Would you transcribe all of the entries that follow, word for word?
·····
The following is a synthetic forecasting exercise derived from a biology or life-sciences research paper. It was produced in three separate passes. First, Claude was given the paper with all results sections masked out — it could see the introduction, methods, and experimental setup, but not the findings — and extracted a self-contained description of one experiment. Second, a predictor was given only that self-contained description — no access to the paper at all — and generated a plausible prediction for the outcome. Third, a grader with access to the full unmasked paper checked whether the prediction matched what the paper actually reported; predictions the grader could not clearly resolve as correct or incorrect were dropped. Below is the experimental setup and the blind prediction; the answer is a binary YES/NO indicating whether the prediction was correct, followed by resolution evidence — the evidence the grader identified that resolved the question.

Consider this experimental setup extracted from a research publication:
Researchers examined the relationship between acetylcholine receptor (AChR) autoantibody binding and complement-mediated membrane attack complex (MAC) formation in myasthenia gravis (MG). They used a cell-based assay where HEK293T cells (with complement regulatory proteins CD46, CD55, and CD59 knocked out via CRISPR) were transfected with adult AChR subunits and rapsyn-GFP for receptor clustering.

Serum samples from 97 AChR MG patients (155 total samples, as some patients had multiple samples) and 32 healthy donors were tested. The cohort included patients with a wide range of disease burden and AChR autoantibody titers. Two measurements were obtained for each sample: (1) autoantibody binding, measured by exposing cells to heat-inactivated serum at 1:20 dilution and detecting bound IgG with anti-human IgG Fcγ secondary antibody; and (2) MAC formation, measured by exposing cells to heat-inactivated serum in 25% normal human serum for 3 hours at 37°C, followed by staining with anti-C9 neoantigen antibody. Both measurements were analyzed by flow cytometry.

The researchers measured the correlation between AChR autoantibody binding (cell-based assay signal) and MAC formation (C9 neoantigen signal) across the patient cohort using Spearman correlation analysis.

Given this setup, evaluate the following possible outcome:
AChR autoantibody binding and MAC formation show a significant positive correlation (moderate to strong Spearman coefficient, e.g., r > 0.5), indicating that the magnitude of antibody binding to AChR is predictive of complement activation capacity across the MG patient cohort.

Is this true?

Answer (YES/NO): YES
·····
Answer box:
The following is a synthetic forecasting exercise derived from a biology or life-sciences research paper. It was produced in three separate passes. First, Claude was given the paper with all results sections masked out — it could see the introduction, methods, and experimental setup, but not the findings — and extracted a self-contained description of one experiment. Second, a predictor was given only that self-contained description — no access to the paper at all — and generated a plausible prediction for the outcome. Third, a grader with access to the full unmasked paper checked whether the prediction matched what the paper actually reported; predictions the grader could not clearly resolve as correct or incorrect were dropped. Below is the experimental setup and the blind prediction; the answer is a binary YES/NO indicating whether the prediction was correct, followed by resolution evidence — the evidence the grader identified that resolved the question.

Consider this experimental setup extracted from a research publication:
Researchers examined the relationship between acetylcholine receptor (AChR) autoantibody binding and complement-mediated membrane attack complex (MAC) formation in myasthenia gravis (MG). They used a cell-based assay where HEK293T cells (with complement regulatory proteins CD46, CD55, and CD59 knocked out via CRISPR) were transfected with adult AChR subunits and rapsyn-GFP for receptor clustering.

Serum samples from 97 AChR MG patients (155 total samples, as some patients had multiple samples) and 32 healthy donors were tested. The cohort included patients with a wide range of disease burden and AChR autoantibody titers. Two measurements were obtained for each sample: (1) autoantibody binding, measured by exposing cells to heat-inactivated serum at 1:20 dilution and detecting bound IgG with anti-human IgG Fcγ secondary antibody; and (2) MAC formation, measured by exposing cells to heat-inactivated serum in 25% normal human serum for 3 hours at 37°C, followed by staining with anti-C9 neoantigen antibody. Both measurements were analyzed by flow cytometry.

The researchers measured the correlation between AChR autoantibody binding (cell-based assay signal) and MAC formation (C9 neoantigen signal) across the patient cohort using Spearman correlation analysis.

Given this setup, evaluate the following possible outcome:
AChR autoantibody binding and MAC formation show a significant positive correlation (moderate to strong Spearman coefficient, e.g., r > 0.5), indicating that the magnitude of antibody binding to AChR is predictive of complement activation capacity across the MG patient cohort.

Is this true?

Answer (YES/NO): YES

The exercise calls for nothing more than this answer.